_TASKS AND EXERCISES_
A: Please duplicate the part of the D. corpulenta text starting with "D. corpulenta is" and going on through "and South Korea.".
B: Render this sentence from the D. corpulenta text in Spanish: "Very few males are seen in contrast with the large numbers of females that infest the host trees."

_TEXT_
D. corpulenta is native to eastern Asia. Its range includes Khabarovsk Krai and Primorsky Krai in the Russian Far East, the Chinese provinces of Anhui, Beijing, Fujian, Henan, Hubei, Hunan, Jiangsu, Liaoning, Nei Monggol, Shandong, Shanxi, Sichuan, Xingiang Uygur, Xizang, Yunnan and Zhejiang, as well as Hong Kong, Japan, North Korea and South Korea.

==Hosts==
Like other scale insects, nymphs and adult females of D. corpulenta feed by sucking sap from the host plant. This species has been found feeding on plants in 30 genera in 22 families. These include a number of useful and ornamental trees and shrubs including Amelanchier asiatica, Malus prunifolia, Malus pumila, Prunus persica, Pseudocydonia sinensis, Sorbaria sorbifolia, Spiraea japonica, Castanea sativa, Castanopsis cuspidata, Lithocarpus glaber, Quercus acuta, Quercus dentata, Quercus mongolica, Quercus serrata, Acer barbinerve, Acer mono, Malvaviscus arboreus, Ficus carica and Cornus officinalis.

==Life cycle==
Very few males are seen in contrast with the large numbers of females that infest the host trees. When the females are fully mature, they descend to the ground and lay their eggs in the leaf litter. In Japan there is a single generation each year, with both male and female adults emerging in April and May, and egg deposition occurring a month later.

_DATASET ENTRIES_
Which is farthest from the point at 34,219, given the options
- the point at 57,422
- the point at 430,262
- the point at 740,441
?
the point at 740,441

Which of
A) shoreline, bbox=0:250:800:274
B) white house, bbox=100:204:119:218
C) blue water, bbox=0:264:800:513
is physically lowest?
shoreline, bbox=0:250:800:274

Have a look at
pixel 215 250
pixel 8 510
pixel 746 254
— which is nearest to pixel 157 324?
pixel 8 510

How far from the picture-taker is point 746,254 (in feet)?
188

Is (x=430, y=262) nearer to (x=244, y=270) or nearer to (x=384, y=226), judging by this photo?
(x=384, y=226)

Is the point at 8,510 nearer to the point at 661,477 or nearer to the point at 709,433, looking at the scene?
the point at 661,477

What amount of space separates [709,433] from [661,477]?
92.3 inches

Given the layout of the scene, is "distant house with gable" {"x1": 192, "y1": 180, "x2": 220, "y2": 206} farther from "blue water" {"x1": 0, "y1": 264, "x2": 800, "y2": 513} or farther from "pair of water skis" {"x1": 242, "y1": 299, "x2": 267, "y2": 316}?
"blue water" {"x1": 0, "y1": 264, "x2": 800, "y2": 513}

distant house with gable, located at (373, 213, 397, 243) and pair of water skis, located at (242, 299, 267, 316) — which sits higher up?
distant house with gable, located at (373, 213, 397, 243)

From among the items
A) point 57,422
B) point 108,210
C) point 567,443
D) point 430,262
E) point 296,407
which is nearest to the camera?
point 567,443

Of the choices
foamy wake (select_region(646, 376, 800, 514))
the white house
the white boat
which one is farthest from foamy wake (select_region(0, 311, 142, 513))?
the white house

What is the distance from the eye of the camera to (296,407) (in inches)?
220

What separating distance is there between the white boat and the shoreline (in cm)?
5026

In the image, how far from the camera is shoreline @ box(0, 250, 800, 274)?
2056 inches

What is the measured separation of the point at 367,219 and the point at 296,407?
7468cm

_EXERCISE RESULTS_
A:
D. corpulenta is native to eastern Asia. Its range includes Khabarovsk Krai and Primorsky Krai in the Russian Far East, the Chinese provinces of Anhui, Beijing, Fujian, Henan, Hubei, Hunan, Jiangsu, Liaoning, Nei Monggol, Shandong, Shanxi, Sichuan, Xingiang Uygur, Xizang, Yunnan and Zhejiang, as well as Hong Kong, Japan, North Korea and South Korea.

B: Se ven muy pocos machos, en contraste con el gran número de hembras que infestan los árboles hospedadores.